What you are asked to do: Go through the listing below and write out exactly the lines from the one that mentions "FOODTRUCK, Autos, Achat, Particulier" through the one that mentions "Xiaomi Redmi A3 4G 3/64GB, älypuhelin", minus the pictures.

Records to process:
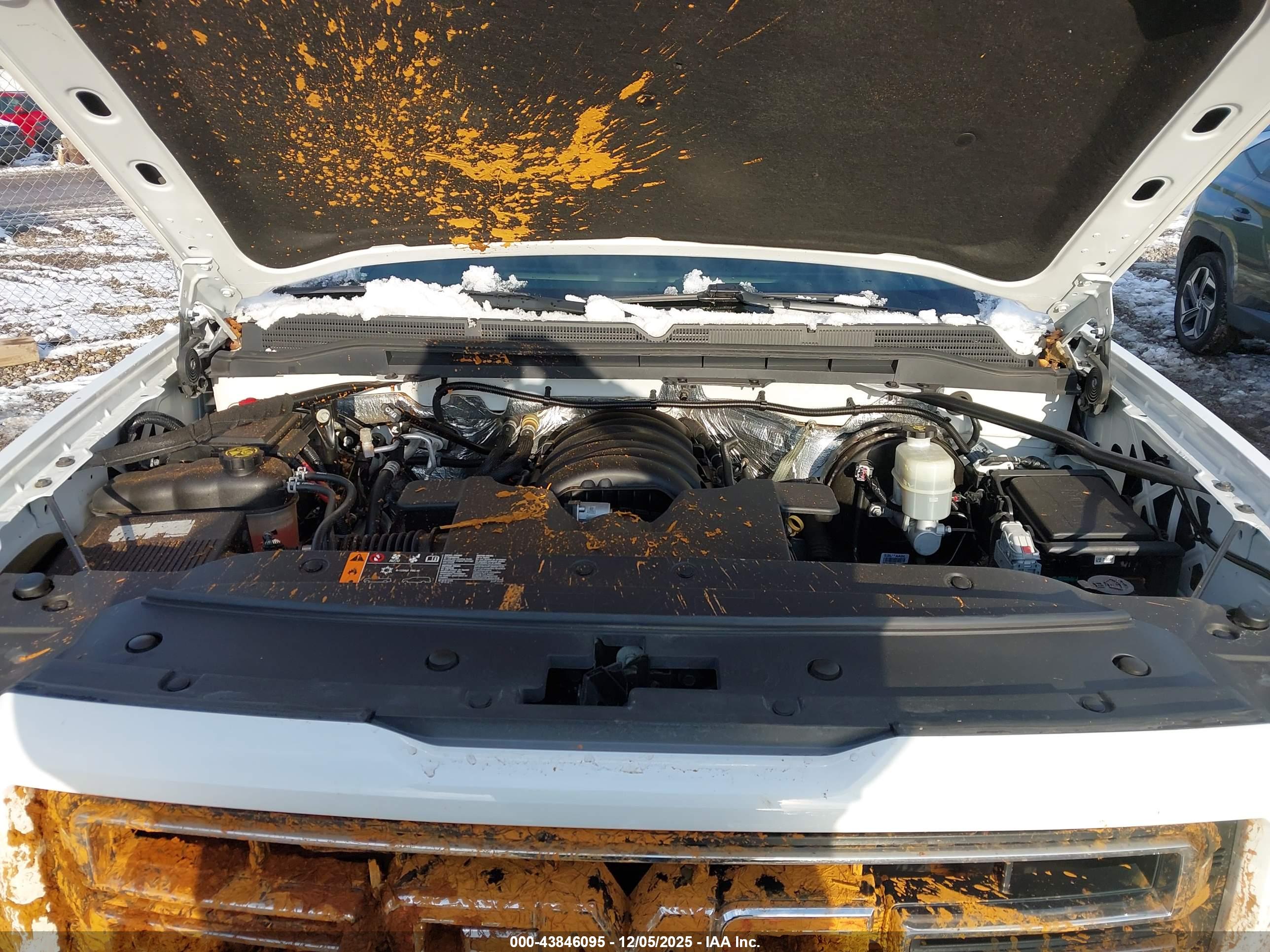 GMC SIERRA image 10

...

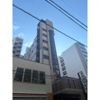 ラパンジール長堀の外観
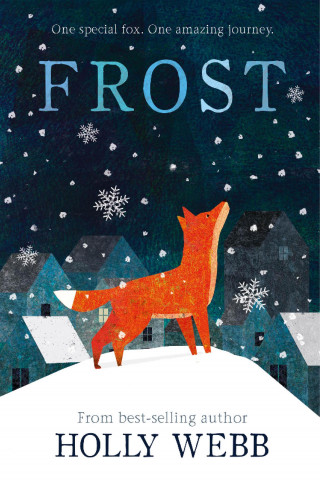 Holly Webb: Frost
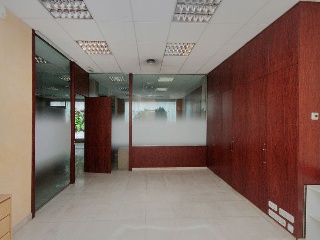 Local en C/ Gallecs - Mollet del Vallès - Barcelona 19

...

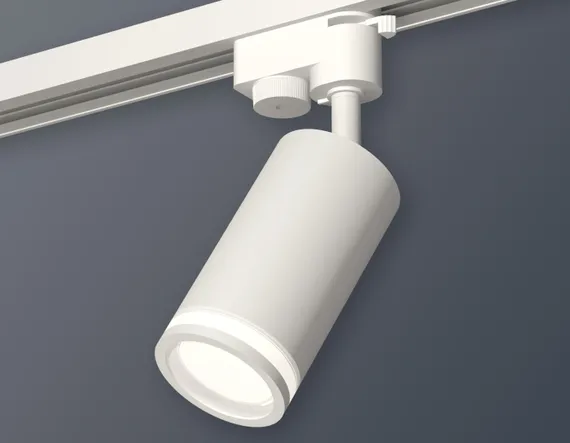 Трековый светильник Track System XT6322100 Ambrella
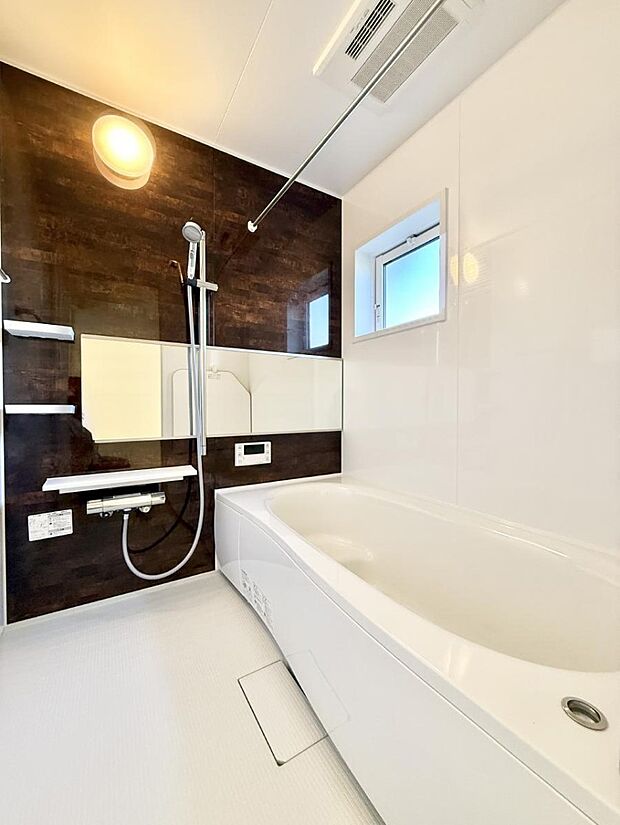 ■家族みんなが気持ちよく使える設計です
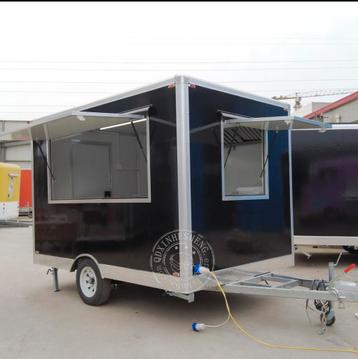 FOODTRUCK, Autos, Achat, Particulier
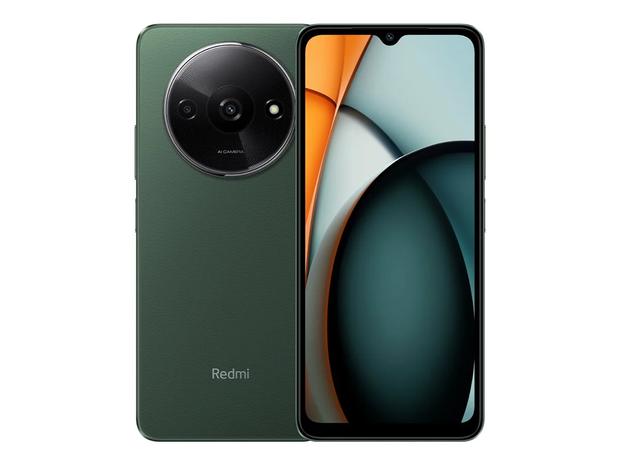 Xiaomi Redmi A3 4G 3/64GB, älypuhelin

Task answer:
 FOODTRUCK, Autos, Achat, Particulier
 Xiaomi Redmi A3 4G 3/64GB, älypuhelin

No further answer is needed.